● Exercise description
Count the lines in the records below that contain the string "paved", treating uppercase and lowercase as different. Reply with the number only.

Spatial questions tied to images
===============

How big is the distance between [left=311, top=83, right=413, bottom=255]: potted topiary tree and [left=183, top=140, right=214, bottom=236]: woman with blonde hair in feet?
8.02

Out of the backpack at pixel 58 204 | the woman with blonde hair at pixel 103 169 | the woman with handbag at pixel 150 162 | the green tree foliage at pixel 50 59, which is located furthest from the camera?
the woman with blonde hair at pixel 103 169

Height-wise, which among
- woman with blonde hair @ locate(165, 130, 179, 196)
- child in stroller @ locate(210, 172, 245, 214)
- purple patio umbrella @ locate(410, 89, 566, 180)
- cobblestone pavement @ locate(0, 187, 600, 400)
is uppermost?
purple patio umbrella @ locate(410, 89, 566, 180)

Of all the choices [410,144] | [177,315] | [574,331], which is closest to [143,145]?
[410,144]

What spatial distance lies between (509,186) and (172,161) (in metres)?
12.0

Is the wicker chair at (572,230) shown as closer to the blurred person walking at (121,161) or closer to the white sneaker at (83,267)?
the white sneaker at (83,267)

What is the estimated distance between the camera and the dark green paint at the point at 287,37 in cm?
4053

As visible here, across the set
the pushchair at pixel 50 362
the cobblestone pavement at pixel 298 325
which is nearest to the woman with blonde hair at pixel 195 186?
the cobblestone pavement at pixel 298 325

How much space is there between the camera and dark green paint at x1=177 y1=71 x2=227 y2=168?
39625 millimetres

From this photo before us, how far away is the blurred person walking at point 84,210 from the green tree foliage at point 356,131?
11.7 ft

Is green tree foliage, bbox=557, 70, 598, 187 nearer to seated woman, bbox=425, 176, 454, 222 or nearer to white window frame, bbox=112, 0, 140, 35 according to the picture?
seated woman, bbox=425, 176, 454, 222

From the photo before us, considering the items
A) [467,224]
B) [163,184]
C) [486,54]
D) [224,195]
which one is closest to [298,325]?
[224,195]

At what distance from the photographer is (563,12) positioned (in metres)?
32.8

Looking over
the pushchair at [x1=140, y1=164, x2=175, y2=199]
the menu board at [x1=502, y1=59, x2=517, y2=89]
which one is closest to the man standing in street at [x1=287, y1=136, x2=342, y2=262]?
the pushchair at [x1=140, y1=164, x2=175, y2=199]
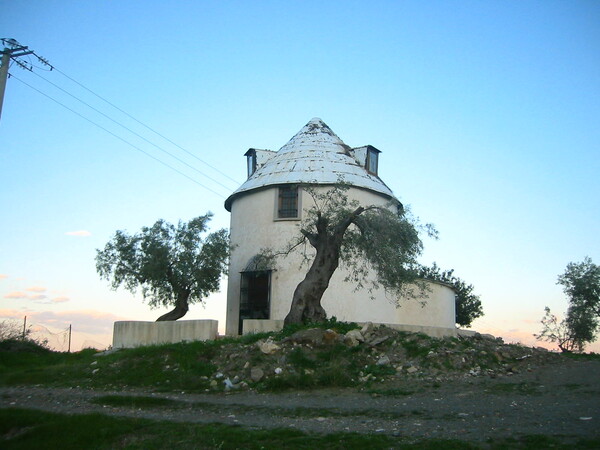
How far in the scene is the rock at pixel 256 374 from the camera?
51.1 feet

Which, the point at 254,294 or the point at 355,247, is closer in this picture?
the point at 355,247

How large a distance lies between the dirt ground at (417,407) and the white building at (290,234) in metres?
11.4

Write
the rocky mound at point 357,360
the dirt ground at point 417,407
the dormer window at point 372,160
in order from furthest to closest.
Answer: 1. the dormer window at point 372,160
2. the rocky mound at point 357,360
3. the dirt ground at point 417,407

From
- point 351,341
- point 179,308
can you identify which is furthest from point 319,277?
point 179,308

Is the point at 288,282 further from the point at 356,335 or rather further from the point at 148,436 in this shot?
the point at 148,436

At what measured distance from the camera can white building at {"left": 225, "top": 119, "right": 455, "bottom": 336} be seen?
27109 millimetres

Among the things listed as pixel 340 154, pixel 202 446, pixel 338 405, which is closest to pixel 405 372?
pixel 338 405

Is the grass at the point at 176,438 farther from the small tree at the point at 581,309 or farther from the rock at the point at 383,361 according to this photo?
the small tree at the point at 581,309

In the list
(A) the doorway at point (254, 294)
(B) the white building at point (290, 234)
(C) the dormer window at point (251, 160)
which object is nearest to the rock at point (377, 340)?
(B) the white building at point (290, 234)

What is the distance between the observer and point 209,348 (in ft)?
58.3

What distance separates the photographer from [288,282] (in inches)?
1067

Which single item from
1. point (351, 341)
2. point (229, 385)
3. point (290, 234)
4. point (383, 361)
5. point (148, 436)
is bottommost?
point (148, 436)

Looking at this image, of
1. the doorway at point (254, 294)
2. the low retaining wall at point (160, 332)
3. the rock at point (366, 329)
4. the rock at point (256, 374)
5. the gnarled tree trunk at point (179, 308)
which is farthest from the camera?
the doorway at point (254, 294)

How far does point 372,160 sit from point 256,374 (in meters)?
18.0
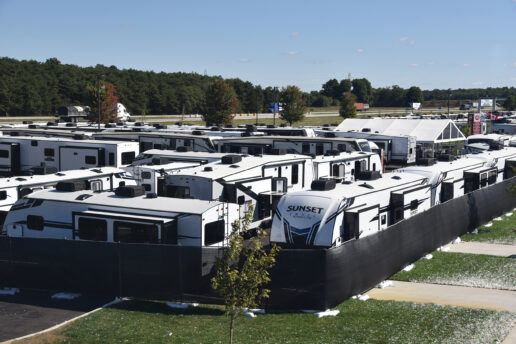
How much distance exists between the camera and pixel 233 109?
238 feet

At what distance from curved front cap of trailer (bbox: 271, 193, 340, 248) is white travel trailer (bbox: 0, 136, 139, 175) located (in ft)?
45.8

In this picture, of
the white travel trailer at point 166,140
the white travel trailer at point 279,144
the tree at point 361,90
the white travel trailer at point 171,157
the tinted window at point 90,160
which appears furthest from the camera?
the tree at point 361,90

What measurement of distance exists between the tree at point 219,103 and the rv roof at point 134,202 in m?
51.3

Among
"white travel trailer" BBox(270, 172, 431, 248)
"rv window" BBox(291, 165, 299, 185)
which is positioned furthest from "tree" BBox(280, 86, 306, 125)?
"white travel trailer" BBox(270, 172, 431, 248)

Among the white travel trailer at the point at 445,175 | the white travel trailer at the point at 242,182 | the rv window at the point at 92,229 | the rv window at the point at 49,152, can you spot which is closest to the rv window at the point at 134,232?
the rv window at the point at 92,229

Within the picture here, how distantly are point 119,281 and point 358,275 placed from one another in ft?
19.0

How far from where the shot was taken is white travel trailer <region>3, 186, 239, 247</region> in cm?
1762

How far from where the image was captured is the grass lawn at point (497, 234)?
25188mm

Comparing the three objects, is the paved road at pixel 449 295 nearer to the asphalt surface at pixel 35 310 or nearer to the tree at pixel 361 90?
the asphalt surface at pixel 35 310

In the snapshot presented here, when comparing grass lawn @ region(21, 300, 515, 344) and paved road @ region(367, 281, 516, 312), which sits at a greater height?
grass lawn @ region(21, 300, 515, 344)

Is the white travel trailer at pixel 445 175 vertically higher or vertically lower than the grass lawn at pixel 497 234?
higher

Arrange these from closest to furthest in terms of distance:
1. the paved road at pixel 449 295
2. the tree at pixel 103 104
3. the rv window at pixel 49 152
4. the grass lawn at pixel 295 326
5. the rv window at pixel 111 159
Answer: the grass lawn at pixel 295 326
the paved road at pixel 449 295
the rv window at pixel 111 159
the rv window at pixel 49 152
the tree at pixel 103 104

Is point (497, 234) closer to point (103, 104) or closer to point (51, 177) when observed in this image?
point (51, 177)

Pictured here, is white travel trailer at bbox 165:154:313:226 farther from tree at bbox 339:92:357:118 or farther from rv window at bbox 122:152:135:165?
tree at bbox 339:92:357:118
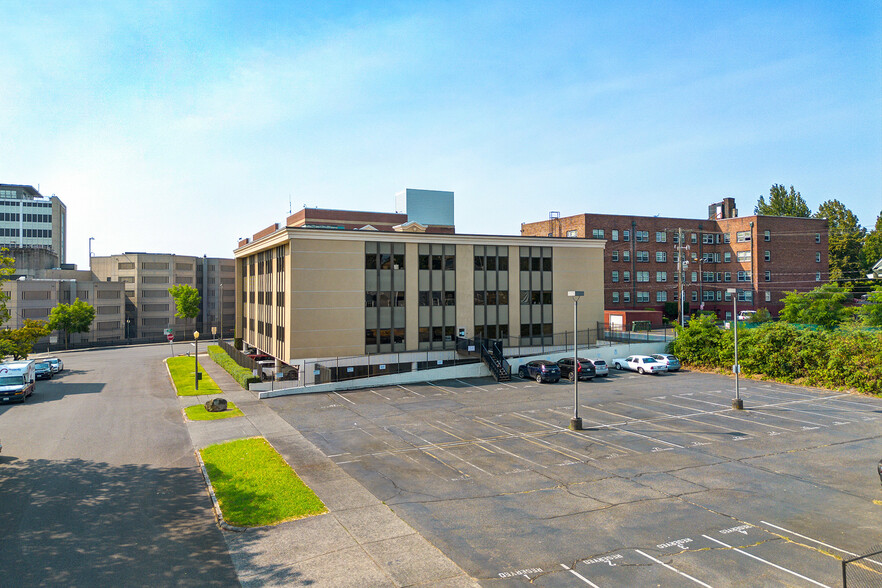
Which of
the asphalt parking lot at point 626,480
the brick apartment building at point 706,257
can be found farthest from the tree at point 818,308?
the asphalt parking lot at point 626,480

===============

● Full answer
4